Kieran Kunhya wrote:
For 720p25 you might need more than 3.5Mbps for more
demanding scenes. (Except increasing the bitrate or using a
better encoder will make iPlayer look better than the
broadcast...)

You do get an awful lot better results when you
are not compressing in real time, of course, because you
can use all the MPEG4 forward references, the ones you
don't get when you real time encode.

Real-time encoding with Bi-predictive frames (B-frames) in H.264 doesn't work like that. 
There's a frame delay in order for B-frame encoding to take place.

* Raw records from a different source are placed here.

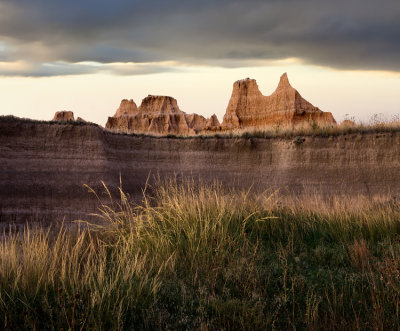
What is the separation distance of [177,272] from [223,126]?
76.0 metres

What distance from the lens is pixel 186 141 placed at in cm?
2144

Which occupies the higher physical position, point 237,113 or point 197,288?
point 237,113

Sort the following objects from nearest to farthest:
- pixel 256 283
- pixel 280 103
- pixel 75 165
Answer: pixel 256 283 → pixel 75 165 → pixel 280 103

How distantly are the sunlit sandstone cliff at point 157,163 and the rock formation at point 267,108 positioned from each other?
44.6m

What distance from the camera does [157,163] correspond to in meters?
21.2

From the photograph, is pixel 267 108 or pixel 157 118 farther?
pixel 157 118

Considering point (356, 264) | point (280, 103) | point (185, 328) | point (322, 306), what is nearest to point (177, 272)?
point (185, 328)

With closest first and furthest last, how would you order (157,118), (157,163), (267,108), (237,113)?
1. (157,163)
2. (267,108)
3. (237,113)
4. (157,118)

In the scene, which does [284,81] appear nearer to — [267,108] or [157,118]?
[267,108]

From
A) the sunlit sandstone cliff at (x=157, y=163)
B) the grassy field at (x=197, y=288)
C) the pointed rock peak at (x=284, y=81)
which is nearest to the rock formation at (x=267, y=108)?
the pointed rock peak at (x=284, y=81)

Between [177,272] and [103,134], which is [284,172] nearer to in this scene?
[103,134]

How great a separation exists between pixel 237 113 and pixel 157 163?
6133 centimetres

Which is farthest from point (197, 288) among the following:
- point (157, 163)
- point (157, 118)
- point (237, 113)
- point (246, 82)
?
point (157, 118)

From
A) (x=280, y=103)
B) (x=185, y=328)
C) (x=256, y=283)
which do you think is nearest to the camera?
(x=185, y=328)
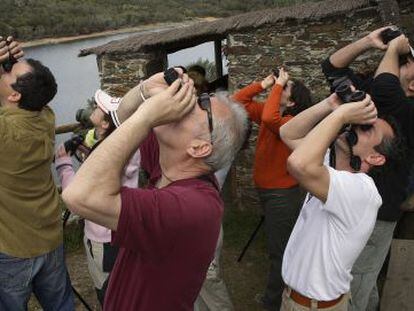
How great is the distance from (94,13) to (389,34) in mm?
38608

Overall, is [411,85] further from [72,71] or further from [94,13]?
[94,13]

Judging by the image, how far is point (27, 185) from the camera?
2469mm

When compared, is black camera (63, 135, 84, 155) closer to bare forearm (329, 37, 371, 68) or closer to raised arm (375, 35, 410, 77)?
bare forearm (329, 37, 371, 68)

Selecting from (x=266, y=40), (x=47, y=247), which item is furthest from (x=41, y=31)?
(x=47, y=247)

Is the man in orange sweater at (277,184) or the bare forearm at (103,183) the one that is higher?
the bare forearm at (103,183)

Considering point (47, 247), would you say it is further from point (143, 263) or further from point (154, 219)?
point (154, 219)

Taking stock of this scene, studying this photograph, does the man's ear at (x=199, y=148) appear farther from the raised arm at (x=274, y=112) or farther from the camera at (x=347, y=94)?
the raised arm at (x=274, y=112)

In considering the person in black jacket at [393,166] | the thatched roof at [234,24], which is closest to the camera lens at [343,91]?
the person in black jacket at [393,166]

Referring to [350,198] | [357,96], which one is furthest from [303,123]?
[350,198]

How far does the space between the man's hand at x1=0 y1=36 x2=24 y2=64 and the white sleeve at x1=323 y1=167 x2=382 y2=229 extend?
1.68 meters

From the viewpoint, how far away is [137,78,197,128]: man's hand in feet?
4.64

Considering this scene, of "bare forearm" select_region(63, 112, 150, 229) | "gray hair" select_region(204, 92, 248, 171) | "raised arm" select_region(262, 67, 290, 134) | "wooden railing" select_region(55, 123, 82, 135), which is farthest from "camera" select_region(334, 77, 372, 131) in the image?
"wooden railing" select_region(55, 123, 82, 135)

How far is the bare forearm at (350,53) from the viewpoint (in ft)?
9.21

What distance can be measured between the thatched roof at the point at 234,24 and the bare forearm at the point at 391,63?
1922mm
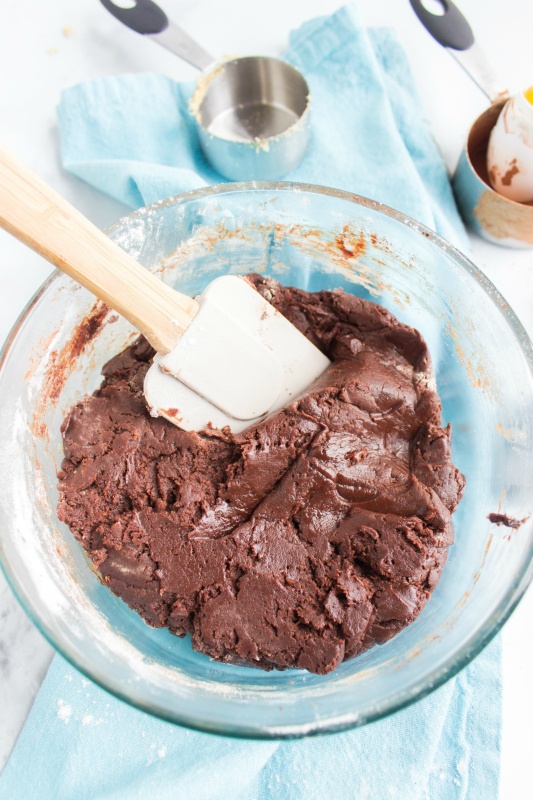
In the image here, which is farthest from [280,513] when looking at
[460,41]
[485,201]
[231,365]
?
[460,41]

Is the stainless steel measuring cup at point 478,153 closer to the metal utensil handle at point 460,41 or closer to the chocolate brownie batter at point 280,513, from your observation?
the metal utensil handle at point 460,41

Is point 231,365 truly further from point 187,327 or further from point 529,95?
point 529,95

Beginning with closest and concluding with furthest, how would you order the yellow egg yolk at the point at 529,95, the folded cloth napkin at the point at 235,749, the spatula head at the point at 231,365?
the spatula head at the point at 231,365 → the folded cloth napkin at the point at 235,749 → the yellow egg yolk at the point at 529,95

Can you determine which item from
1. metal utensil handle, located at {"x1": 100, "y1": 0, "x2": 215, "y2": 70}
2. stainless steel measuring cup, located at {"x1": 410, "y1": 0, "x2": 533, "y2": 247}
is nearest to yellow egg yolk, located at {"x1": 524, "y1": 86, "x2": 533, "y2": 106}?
stainless steel measuring cup, located at {"x1": 410, "y1": 0, "x2": 533, "y2": 247}

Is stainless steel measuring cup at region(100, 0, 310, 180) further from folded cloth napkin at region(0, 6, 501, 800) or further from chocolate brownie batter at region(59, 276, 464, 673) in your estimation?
chocolate brownie batter at region(59, 276, 464, 673)

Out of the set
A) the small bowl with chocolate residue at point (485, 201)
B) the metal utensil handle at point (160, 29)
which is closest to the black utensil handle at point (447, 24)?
the small bowl with chocolate residue at point (485, 201)
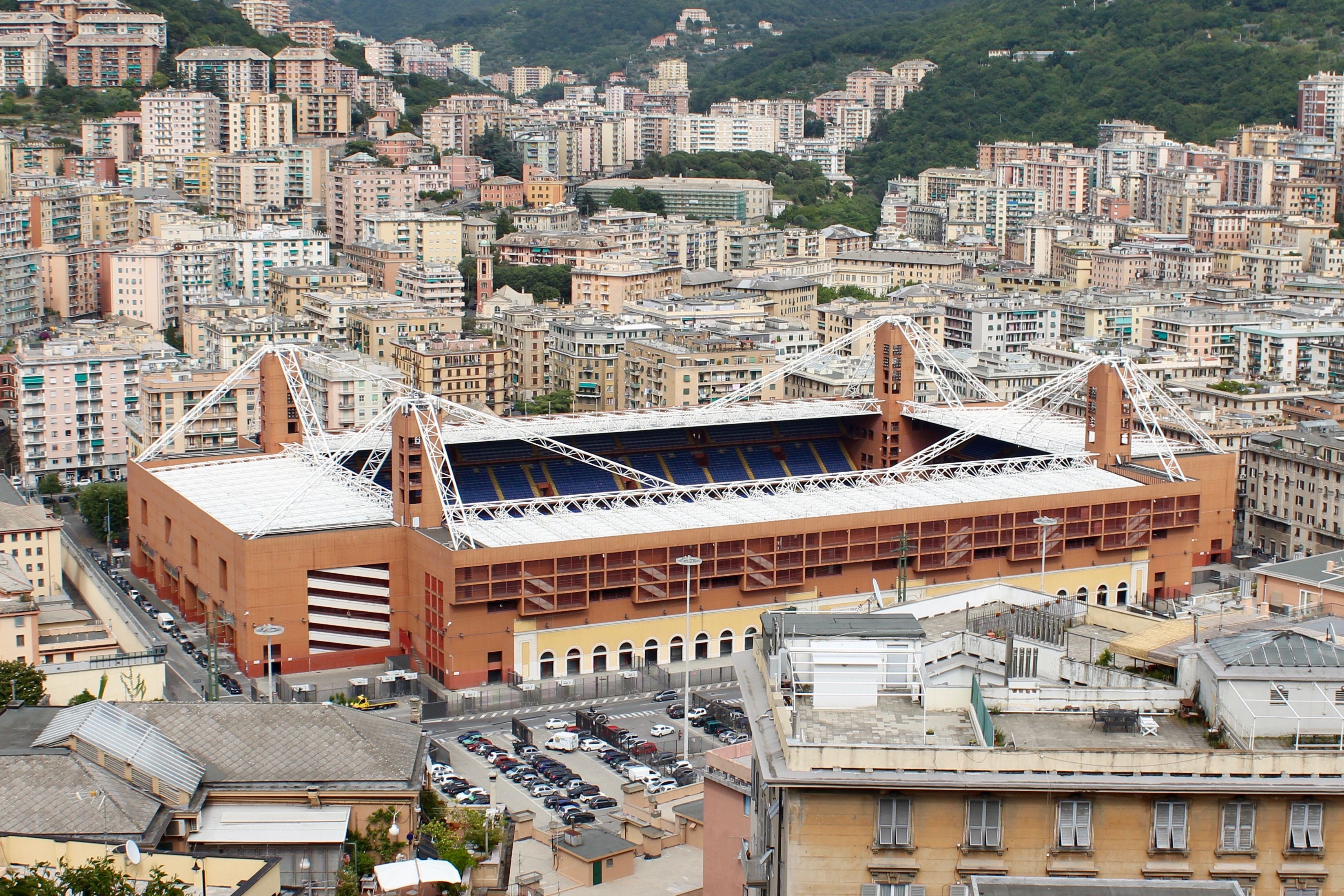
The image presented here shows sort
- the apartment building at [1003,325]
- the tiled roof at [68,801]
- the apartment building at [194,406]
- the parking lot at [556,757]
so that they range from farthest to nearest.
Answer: the apartment building at [1003,325] → the apartment building at [194,406] → the parking lot at [556,757] → the tiled roof at [68,801]

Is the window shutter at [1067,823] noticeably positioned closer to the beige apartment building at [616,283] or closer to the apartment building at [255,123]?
the beige apartment building at [616,283]

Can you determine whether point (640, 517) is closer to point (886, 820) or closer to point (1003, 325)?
point (886, 820)

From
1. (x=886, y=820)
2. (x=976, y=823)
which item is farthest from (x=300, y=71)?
Answer: (x=976, y=823)

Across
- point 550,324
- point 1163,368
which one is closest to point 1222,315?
point 1163,368

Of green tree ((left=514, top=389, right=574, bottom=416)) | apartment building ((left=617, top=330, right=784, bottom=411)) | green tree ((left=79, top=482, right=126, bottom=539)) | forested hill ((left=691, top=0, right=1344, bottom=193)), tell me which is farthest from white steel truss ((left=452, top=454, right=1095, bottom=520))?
forested hill ((left=691, top=0, right=1344, bottom=193))

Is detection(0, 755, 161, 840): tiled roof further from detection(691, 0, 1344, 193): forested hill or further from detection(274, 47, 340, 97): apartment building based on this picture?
detection(691, 0, 1344, 193): forested hill

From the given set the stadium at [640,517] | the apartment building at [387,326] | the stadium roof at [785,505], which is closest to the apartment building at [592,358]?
the apartment building at [387,326]
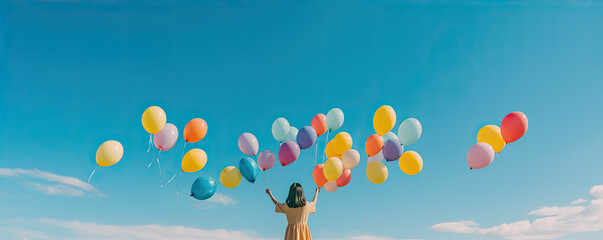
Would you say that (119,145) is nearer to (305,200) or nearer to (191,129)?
(191,129)

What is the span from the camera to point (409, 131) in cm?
856

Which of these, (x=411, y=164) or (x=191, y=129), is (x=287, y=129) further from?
(x=411, y=164)

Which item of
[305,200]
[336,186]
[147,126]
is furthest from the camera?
[336,186]

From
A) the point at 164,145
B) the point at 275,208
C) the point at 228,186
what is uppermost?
the point at 164,145

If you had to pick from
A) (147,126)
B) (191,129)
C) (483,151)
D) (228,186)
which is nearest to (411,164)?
(483,151)

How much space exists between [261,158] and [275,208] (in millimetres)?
1126

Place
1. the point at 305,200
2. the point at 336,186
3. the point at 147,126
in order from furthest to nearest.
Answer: the point at 336,186, the point at 147,126, the point at 305,200

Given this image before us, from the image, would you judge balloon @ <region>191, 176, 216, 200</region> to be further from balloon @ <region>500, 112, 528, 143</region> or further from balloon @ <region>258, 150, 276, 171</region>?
balloon @ <region>500, 112, 528, 143</region>

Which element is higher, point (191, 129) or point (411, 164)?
point (191, 129)

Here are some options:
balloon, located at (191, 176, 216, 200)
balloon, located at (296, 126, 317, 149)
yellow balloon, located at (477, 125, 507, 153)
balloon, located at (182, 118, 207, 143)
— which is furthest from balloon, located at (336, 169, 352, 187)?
balloon, located at (182, 118, 207, 143)

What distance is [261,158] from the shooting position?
8.85 meters

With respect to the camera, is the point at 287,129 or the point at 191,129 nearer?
the point at 191,129

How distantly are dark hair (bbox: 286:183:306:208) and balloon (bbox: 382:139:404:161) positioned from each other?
1.71m

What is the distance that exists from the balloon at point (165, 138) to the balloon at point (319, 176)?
2.60 m
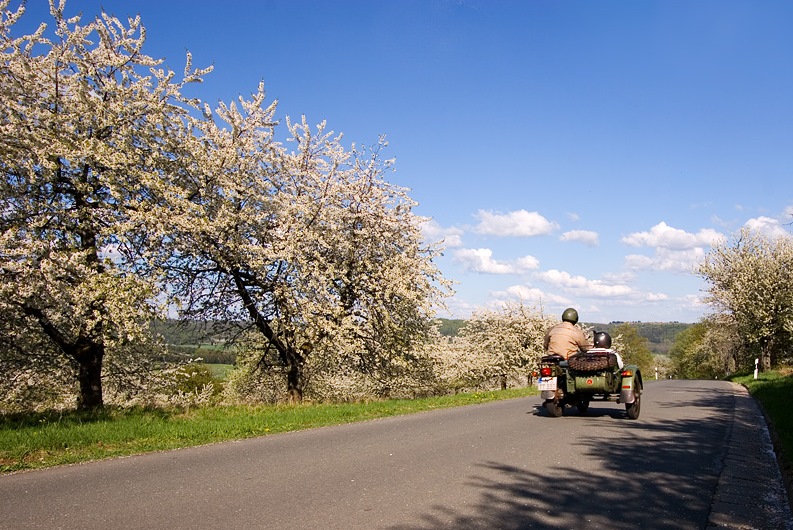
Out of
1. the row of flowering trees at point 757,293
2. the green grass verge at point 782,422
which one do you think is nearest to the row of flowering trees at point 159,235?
the green grass verge at point 782,422

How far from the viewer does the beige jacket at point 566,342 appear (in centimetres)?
1195

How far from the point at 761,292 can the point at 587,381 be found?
108ft

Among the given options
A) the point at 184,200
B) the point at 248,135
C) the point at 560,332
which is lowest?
the point at 560,332

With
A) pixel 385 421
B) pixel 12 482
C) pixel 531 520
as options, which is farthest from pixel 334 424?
pixel 531 520

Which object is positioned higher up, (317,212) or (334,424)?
(317,212)

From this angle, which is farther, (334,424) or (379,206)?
(379,206)

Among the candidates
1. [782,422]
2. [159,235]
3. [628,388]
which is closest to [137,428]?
[159,235]

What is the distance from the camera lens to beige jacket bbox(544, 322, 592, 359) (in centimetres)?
1195

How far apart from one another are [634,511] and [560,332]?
7.24 meters

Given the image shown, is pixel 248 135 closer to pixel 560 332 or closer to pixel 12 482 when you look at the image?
pixel 560 332

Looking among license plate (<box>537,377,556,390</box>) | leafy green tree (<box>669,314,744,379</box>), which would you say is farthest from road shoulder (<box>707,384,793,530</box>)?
leafy green tree (<box>669,314,744,379</box>)

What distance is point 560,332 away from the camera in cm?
1222

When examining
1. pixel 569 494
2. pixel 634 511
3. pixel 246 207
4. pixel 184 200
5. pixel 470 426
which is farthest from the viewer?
pixel 246 207

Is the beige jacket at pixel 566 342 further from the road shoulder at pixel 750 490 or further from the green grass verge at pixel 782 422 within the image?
the green grass verge at pixel 782 422
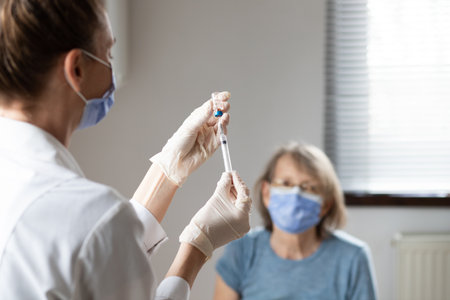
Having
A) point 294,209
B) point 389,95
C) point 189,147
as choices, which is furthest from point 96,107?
point 389,95

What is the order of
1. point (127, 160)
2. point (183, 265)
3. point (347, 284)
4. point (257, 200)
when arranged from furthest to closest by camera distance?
point (127, 160)
point (257, 200)
point (347, 284)
point (183, 265)

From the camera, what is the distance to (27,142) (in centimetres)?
76

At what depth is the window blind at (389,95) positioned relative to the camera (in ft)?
8.43

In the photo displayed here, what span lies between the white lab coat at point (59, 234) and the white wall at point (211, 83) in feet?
5.50

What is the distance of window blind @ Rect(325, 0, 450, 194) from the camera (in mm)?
2570

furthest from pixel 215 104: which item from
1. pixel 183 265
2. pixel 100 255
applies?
pixel 100 255

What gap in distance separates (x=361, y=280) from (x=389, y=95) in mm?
998

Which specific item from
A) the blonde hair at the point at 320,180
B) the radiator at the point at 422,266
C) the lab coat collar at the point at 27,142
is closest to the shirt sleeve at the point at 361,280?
the blonde hair at the point at 320,180

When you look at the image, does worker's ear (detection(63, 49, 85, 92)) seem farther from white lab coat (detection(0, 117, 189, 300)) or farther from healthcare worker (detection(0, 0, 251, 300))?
white lab coat (detection(0, 117, 189, 300))

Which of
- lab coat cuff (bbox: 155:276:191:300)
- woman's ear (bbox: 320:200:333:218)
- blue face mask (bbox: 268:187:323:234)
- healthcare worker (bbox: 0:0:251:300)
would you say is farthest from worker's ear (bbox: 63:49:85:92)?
woman's ear (bbox: 320:200:333:218)

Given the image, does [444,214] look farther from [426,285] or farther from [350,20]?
[350,20]

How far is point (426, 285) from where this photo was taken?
256 cm

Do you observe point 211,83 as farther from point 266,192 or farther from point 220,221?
point 220,221

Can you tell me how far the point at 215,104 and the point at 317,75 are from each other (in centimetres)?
145
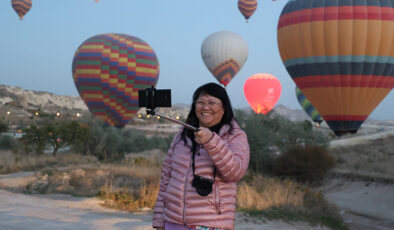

Most encoders worth 
their while also have a lookahead for deciding frame-types and bit rate allocation. 
(Sometimes this is called "2-pass" realtime, which is a bit of a misnomer for 
marketing reasons. Some marketing people for manufacturers seem to spread this myth that 
more passes is always better).

Using x264 with a recent CPU, if you ran it at realtime even at 720...@3mbit 
you'd most likely do better than the £50k+ broadcast encoder at 1080i merely 
because we're generations ahead of most (if not all) of the H.264 hardware and 
software out there. Naturally, with 2-pass you can allocate bits more 
efficiently but the benefits aren't as significant as they once were.

wouldn't it be 'easy' to statmux across channels - by using psuedo multipass? You two encoders per channel - one whatever frame depth in front of the other, and use the ideally required bitrate on each channel to inform the 'real' codec of its bandwidth allocation?

For sufficiently high values of easy of course.

This should work well, especially with 1997 films starring Bruce Willis.